EXTRACTED TEXT:
»»

The collected responses resulted in a list of smoking cessation measures that were indicated to be most important in randomized smoking cessation trials. Two researchers analysed this list of measures and where possible, merged measures that were semantically similar. After discussion with one more researcher, all three researchers fully agreed about the measures that were included in the second-round questionnaire.
Second round
All 250 identified experts, plus researchers suggested by first round participants, were invited to participate in the second round. Of the 256 invited experts, 48 from 16 countries (i.e. Australia, France, UK, Canada, China, Germany, Greece, India, Israel, Italy, Malaysia, New Zealand, the Netherlands, Turkey, UK, and the US) completed the questionnaire, resulting in a 19% response rate. Experts were presented with a list of smoking cessation measures that were identified as most important in randomized smoking cessation trials during the first round. Then experts were asked to rate the factors in order of importance using a 7-point Likert scale ranging from 1 (not at all important) to 7 (extremely important). Factors such as outcome measures, abstinence duration/assessment method, and ideal follow-up period were evaluated. The survey assessed the ratings for self-report outcome measures, biochemical outcome measures, and ideal follow-up separately. For self-report and biochemical outcome measures, first the outcome measures were rated, which was then followed by the ideal abstinence duration per measure. Experts rated all factors due to forced response in the survey. To analyse the importance of each factor, the median score (Mdn) was calculated and a score of ≥6 was considered important (i.e. agreement with the factor being important) [
30]. To gain an indication of the degree of consensus between experts on the factors, interquartile ranges (IQR) were calculated [
30]. Using a 7-point Likert scale, IQRs with a value of ≤1 (i.e. more than half of the opinions fall within one point of the scale) indicate good consensus among the experts [
24].

««

STUDY MATERIAL:
»»

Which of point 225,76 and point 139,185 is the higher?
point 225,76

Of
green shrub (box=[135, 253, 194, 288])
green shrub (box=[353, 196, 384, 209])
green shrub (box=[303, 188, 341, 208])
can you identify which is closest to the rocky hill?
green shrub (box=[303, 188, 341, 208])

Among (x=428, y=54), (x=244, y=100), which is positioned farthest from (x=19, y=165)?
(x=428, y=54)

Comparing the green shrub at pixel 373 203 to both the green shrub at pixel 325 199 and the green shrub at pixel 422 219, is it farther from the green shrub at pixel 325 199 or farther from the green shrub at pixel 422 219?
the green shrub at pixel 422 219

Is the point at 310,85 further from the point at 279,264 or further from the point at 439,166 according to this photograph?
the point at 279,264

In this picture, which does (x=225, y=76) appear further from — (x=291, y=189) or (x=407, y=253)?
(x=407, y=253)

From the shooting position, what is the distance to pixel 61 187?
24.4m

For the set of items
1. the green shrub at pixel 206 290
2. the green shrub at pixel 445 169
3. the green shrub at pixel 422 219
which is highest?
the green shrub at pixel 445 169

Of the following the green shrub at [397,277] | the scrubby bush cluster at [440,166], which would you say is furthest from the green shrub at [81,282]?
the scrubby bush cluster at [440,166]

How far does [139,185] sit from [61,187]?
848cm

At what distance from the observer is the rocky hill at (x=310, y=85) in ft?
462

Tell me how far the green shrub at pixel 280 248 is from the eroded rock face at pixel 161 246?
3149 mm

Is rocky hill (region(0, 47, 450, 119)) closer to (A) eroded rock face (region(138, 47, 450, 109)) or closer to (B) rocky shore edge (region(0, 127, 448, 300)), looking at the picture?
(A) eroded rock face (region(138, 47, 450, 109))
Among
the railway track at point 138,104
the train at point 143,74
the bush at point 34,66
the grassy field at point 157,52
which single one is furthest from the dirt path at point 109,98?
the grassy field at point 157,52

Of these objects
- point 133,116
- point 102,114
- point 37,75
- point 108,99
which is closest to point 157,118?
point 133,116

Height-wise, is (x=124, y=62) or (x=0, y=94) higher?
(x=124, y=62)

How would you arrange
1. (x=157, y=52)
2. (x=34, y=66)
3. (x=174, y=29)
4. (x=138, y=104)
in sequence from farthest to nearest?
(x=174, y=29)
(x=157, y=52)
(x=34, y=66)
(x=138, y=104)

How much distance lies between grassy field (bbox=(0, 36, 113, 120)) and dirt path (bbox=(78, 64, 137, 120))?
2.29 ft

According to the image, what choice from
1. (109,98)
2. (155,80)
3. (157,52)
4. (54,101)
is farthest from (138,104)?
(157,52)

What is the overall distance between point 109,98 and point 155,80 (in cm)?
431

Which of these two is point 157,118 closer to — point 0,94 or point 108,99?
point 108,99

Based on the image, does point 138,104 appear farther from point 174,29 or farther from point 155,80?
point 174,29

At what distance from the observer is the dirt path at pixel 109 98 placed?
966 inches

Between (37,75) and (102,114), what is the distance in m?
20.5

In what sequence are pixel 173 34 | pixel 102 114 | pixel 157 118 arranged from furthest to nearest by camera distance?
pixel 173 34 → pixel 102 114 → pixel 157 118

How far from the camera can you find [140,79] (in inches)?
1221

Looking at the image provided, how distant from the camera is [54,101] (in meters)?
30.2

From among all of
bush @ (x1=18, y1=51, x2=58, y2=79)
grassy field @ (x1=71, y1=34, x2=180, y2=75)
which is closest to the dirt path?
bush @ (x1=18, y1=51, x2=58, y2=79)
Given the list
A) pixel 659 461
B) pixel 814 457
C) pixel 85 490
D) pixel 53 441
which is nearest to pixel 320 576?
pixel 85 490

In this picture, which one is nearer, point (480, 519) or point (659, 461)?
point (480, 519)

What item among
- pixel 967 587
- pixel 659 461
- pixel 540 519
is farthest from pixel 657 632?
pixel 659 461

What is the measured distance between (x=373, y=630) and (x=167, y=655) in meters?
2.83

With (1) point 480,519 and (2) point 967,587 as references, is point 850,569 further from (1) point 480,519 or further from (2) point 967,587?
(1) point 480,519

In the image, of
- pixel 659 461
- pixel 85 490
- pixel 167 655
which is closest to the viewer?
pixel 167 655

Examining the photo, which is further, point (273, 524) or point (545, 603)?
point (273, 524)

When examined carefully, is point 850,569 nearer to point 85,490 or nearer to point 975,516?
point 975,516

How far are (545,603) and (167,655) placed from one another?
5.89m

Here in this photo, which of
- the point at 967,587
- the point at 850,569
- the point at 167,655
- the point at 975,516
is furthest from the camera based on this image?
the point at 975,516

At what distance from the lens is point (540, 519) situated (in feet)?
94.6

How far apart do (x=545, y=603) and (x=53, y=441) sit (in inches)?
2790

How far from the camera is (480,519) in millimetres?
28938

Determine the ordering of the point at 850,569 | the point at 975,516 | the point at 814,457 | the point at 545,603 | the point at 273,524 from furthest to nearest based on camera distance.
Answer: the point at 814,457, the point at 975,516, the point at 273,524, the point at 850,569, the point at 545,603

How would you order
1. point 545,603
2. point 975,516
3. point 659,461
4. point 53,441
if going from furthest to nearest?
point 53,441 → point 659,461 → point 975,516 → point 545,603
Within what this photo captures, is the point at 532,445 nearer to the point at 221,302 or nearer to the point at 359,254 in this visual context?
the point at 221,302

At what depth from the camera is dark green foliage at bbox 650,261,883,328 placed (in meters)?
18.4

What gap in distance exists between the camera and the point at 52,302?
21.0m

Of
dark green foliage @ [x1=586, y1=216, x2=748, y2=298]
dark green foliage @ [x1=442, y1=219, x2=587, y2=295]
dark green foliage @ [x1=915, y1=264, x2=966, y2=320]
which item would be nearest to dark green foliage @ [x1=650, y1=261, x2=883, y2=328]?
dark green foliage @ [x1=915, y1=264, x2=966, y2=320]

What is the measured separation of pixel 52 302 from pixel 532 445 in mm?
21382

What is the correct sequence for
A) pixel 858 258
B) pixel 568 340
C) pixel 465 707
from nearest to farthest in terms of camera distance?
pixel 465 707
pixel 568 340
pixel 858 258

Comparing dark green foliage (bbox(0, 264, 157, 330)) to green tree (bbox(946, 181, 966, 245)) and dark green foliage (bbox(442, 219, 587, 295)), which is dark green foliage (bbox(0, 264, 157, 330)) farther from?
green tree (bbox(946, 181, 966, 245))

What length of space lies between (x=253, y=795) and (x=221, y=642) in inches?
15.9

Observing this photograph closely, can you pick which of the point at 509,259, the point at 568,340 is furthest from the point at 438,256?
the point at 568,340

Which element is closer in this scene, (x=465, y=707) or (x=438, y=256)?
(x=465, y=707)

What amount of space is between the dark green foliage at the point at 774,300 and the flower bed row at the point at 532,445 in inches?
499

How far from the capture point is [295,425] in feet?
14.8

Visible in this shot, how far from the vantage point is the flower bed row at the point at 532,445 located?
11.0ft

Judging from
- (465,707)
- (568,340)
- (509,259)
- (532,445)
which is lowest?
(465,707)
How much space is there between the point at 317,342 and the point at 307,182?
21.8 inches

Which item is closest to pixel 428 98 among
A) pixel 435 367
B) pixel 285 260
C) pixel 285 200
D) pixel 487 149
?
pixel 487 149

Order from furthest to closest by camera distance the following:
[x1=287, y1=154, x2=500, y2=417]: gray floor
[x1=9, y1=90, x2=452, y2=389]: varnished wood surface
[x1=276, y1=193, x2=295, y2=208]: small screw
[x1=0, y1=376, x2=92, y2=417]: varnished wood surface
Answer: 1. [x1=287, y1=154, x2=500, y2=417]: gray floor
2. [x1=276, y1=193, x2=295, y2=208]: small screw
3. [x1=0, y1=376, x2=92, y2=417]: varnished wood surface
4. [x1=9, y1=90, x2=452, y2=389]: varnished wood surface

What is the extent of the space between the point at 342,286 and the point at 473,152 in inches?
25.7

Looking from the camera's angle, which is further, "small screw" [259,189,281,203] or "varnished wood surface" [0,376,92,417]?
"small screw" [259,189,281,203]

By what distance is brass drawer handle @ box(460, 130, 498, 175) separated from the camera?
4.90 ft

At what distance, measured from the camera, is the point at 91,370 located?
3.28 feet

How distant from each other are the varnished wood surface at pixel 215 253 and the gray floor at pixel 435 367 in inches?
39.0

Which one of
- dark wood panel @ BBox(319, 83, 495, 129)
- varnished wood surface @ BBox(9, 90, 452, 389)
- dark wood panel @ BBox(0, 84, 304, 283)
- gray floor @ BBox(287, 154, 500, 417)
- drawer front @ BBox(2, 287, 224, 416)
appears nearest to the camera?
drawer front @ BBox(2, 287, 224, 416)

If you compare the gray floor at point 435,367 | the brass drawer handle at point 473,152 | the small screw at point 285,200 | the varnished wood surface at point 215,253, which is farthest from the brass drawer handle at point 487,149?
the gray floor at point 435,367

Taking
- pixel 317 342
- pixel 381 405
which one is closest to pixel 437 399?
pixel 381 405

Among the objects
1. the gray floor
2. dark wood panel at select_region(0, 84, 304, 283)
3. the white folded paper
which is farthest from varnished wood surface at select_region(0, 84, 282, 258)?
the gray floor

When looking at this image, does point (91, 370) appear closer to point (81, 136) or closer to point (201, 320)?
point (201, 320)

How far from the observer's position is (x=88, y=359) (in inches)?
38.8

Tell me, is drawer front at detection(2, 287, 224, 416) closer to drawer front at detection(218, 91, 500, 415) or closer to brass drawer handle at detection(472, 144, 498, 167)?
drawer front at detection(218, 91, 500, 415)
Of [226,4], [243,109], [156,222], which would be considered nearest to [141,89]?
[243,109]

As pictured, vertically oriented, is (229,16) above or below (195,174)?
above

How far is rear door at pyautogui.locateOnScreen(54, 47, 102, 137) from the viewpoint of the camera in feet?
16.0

««

WHAT TO PRODUCE:
Continue the passage on the smoking cessation expert survey, picking up right after its final sentence. The rows have nothing to do with the passage on the smoking cessation expert survey.

EXPECTED ANSWER:
Third round
Factors with IQRs of ≤1 were removed from the questionnaire for the third round. All experts from the second round were invited to re-rate the remaining factors for which there was no consensus. Again, experts rated all factors due to forced response in the survey. Of 48 invited experts, 37 experts from 12 countries (i.e. Australia, UK, Canada, China, Germany, Greece, India, Israel, Malaysia, New Zealand, the Netherlands, and the US) completed the questionnaire in this final round (77% response rate). For each factor in the third round questionnaire, the Mdn and IQR of the second round were presented alongside the question to re-rank the remaining factors/outcome measures on their importance.
Conclusions
The findings suggest that regarding expert opinion, only partial compliance with the Russell standard is reported by experts, which is congruent with the reports of efficacy studies. Experts seem to deem more outcome criteria important for consideration in randomized controlled smoking cessation trials. Consequently, findings suggest the need to develop an adapted version, a Russell 2.0 standard, that includes more outcome measures, such as: (1) six-month prolonged abstinence (or continuous abstinence); (2) seven-day point-prevalence abstinence with the numbers of cigarettes smoked in these seven days; (3) biochemical validation, at least in a sample of the population, with a preference for cotinine assessments over carbon monoxide because of its greater sensitivity and specificity; (4) follow-ups after 6 months, and preferably also after 12 months.